Evaluate How You Got into Bankruptcy 
There are many reasons that can cause an individual to declare bankruptcy. Some financial issues might be out of your control, such as medical bills, law suits, layoffs, or divorce. But there other factors that can lead you to bankruptcy or make you more susceptible to bankruptcy that can be managed. You might have to ask yourself some tough questions as you evaluate your path to bankruptcy. Maybe credit card companies seduced you with the promise of easy credit, but then hit you with high interest rates. With the enticement of credit cards and their "easy monthly payments" you can very quickly find yourself in big financial trouble.

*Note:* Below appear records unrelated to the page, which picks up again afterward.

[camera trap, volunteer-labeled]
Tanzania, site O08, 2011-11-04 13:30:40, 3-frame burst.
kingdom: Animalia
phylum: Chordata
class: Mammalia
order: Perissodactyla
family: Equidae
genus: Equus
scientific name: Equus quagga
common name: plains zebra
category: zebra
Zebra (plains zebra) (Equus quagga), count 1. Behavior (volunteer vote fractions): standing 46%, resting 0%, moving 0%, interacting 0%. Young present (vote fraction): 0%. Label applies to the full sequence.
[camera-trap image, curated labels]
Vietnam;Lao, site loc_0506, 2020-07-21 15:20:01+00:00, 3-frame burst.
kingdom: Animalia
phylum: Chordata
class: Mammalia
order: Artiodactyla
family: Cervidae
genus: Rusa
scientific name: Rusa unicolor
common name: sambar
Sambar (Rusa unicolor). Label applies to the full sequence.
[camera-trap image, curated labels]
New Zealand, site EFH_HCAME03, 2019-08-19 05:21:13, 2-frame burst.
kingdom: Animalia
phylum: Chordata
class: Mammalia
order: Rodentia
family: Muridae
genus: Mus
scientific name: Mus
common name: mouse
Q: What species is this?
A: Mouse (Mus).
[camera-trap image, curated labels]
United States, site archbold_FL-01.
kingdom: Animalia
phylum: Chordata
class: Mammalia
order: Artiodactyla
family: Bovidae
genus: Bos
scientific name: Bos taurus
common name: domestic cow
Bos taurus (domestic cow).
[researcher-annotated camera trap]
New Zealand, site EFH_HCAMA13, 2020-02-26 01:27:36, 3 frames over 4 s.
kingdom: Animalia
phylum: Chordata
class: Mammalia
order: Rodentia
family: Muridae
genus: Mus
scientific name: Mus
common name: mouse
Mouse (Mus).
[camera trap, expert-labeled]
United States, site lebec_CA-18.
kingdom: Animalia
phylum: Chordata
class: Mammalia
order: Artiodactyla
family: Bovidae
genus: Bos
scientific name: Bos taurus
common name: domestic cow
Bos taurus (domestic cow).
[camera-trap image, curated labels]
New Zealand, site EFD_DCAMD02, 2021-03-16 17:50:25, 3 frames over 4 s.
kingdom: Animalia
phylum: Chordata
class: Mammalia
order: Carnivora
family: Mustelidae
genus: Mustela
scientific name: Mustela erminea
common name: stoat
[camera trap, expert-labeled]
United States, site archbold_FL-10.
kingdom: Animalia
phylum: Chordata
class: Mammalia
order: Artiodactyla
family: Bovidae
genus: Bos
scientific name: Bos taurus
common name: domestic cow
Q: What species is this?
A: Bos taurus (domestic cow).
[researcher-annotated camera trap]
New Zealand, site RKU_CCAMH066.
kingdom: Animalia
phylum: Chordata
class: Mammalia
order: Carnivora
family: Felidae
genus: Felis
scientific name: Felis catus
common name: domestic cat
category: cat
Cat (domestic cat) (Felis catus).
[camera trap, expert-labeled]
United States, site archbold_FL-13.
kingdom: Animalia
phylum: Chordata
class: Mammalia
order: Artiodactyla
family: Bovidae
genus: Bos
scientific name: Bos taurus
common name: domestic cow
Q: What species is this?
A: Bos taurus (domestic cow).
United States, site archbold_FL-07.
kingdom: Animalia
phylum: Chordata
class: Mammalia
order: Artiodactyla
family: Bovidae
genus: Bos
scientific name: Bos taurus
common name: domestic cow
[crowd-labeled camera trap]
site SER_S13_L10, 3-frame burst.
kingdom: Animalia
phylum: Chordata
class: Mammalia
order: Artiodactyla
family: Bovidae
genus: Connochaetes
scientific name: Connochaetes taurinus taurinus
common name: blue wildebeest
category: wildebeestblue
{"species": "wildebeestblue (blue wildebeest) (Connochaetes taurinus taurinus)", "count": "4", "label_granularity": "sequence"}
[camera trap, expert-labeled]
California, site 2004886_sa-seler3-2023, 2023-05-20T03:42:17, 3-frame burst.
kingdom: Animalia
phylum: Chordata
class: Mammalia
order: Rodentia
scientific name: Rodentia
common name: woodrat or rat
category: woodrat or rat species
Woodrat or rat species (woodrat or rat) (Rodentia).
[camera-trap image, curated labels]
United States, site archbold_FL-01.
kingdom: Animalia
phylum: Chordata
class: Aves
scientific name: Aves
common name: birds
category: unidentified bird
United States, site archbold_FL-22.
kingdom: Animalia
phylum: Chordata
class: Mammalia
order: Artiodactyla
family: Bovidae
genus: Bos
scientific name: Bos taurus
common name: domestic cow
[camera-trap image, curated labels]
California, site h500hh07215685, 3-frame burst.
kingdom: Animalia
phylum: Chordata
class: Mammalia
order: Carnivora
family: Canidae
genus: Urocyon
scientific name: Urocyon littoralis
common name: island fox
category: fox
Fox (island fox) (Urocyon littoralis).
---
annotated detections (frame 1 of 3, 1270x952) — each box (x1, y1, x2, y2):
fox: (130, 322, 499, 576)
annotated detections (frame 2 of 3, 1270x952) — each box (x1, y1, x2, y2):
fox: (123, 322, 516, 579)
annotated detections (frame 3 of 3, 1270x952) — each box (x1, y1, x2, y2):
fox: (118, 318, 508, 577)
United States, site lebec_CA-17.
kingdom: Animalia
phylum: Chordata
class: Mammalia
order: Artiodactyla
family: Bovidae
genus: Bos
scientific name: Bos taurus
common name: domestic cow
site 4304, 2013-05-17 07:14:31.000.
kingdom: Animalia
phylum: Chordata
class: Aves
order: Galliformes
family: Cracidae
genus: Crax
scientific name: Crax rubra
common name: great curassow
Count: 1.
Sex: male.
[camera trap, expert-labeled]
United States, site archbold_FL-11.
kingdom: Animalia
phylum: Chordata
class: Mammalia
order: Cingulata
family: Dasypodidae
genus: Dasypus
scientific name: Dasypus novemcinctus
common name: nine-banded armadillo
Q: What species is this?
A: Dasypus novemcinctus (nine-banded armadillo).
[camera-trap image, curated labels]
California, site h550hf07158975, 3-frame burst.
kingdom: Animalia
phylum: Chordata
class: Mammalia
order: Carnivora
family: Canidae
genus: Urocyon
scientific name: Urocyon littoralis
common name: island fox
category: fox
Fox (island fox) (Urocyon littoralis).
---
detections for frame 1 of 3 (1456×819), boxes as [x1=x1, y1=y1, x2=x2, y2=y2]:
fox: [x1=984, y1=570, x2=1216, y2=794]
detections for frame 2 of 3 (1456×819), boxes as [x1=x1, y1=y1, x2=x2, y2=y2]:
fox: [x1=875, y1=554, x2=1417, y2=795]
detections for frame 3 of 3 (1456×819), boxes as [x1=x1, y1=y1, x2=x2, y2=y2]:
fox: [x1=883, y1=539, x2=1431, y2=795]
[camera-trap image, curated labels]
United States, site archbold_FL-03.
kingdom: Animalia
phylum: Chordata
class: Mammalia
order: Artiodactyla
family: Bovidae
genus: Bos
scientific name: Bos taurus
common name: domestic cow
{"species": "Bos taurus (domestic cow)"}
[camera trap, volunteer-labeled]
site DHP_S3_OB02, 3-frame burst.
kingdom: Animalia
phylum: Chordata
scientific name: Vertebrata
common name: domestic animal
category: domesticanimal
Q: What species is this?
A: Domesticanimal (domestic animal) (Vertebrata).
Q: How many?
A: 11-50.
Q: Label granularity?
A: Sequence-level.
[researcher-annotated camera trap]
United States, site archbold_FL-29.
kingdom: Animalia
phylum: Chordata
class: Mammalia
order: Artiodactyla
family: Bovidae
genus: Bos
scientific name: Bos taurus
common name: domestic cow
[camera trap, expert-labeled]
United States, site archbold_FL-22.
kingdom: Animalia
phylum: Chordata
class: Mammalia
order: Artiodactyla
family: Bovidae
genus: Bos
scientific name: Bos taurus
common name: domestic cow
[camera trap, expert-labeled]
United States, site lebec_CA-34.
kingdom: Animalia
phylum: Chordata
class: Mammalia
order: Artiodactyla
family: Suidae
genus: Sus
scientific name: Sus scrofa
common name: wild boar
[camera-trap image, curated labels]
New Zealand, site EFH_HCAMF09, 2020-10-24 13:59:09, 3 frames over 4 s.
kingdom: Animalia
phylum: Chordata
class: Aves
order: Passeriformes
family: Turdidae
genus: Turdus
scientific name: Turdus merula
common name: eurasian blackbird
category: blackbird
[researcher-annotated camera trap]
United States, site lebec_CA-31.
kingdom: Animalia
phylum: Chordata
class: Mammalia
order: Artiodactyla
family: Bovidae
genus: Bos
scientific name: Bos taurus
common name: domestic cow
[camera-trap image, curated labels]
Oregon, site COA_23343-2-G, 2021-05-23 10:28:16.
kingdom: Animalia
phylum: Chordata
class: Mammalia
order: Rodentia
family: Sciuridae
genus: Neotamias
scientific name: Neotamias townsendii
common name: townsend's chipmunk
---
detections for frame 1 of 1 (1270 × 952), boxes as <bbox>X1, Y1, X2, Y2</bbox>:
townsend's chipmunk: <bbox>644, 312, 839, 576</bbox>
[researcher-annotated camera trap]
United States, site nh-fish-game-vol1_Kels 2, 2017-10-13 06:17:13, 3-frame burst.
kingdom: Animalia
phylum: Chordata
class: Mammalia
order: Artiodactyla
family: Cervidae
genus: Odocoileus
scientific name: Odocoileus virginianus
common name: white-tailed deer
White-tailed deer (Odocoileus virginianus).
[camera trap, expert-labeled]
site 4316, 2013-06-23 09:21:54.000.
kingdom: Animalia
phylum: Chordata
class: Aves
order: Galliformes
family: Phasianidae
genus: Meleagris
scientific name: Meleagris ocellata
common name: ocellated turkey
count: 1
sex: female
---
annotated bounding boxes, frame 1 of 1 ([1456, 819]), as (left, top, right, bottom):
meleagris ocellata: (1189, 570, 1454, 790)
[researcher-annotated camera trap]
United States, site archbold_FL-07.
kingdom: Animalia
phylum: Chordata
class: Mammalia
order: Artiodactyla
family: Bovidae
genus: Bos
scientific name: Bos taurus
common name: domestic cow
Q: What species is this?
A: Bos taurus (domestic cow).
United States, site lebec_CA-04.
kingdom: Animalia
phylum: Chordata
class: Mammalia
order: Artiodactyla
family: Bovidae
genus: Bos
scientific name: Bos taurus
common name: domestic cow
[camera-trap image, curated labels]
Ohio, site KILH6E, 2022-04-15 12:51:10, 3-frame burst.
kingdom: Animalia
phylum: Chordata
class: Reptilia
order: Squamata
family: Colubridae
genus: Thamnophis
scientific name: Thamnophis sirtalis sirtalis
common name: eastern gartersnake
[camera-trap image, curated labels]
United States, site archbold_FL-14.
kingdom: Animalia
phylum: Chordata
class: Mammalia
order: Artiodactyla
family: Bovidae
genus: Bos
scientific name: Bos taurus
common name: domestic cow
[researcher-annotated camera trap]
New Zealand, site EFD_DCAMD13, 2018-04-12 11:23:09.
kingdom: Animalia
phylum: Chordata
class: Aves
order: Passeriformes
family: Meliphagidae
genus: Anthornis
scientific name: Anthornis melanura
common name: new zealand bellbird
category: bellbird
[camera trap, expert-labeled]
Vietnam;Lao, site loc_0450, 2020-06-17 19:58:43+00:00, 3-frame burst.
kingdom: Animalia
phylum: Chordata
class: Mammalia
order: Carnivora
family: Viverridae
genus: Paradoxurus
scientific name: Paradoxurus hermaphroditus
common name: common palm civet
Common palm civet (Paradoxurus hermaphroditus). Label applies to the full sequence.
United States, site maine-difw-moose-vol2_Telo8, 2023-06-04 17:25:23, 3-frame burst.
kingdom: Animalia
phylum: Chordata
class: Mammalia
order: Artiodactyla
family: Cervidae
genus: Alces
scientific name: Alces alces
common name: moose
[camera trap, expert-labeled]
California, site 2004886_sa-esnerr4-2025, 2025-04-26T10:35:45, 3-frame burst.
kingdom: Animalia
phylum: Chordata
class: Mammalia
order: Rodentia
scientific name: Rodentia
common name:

Another cause of bankruptcy can be a lack of emergency savings. Many folks fail to create a financial plan that includes setting aside a percentage of their income that can be accessed in the event of a layoff or emergency. Some people get in trouble by buying more house than they can afford, and when a financial crisis occurs, find themselves burdened with a mortgage payment larger than their income. Whatever the cause, take some time to evaluate what happened, and see if there are any steps you can take to avoid problems of the past.

Make a Spending Plan 
A spending plan is simply deciding what you are going to do with your money before spending it. By writing down your income and expenses, you can get an idea of where your money is going. That way, you can decide ahead of time whether to go out to lunch or bring it to work with you. On one hand, a spending plan gives you the ability to say "No" to buying something you don't need. On the other hand, a spending plan also gives you the freedom to buy something guilt-free because you know you have the money to make the purchase. And don't forget, when you cash your paycheck, the first person you should pay is yourself. The old adage of saving money for a rainy day has a lot of truth to it. Setting aside a percentage of your pay in a "Just in case" account is a simple and affordable means to be prepared. Bad things happen to good people. And it might have been unexpected expenses that caused your bankruptcy. However, an emergency fund just might help mitigate some of the effects of future emergencies or setbacks.

Rebuild Your Credit 
It is no secret that bankruptcy is a black mark on your credit report. But credit scores can be rebuilt. And it is important for your financial future to repair your credit. After you have made your spending plan and know that you can live by it, consider getting a secured credit card. This is a card that is secured by a cash deposit you make. Even though a credit card can get you into trouble, it can also be a tool to improve your credit score. By using this secured card to make small purchases and paying off the balance every month, you will show that you are a good credit risk, and your credit score will start to rise. Even if you plan to never borrow another dollar, you need a good credit score. Your credit score affects things such as your insurance rates, whether you can get a cellular phone, and rental applications.

Ask a Bankruptcy Attorney 
As you go through the process of your bankruptcy, speak with your bankruptcy attorney about resources that you can use to get a fresh start.

There are organizations in Mankato, Minnesota that can help you with secure your financial future.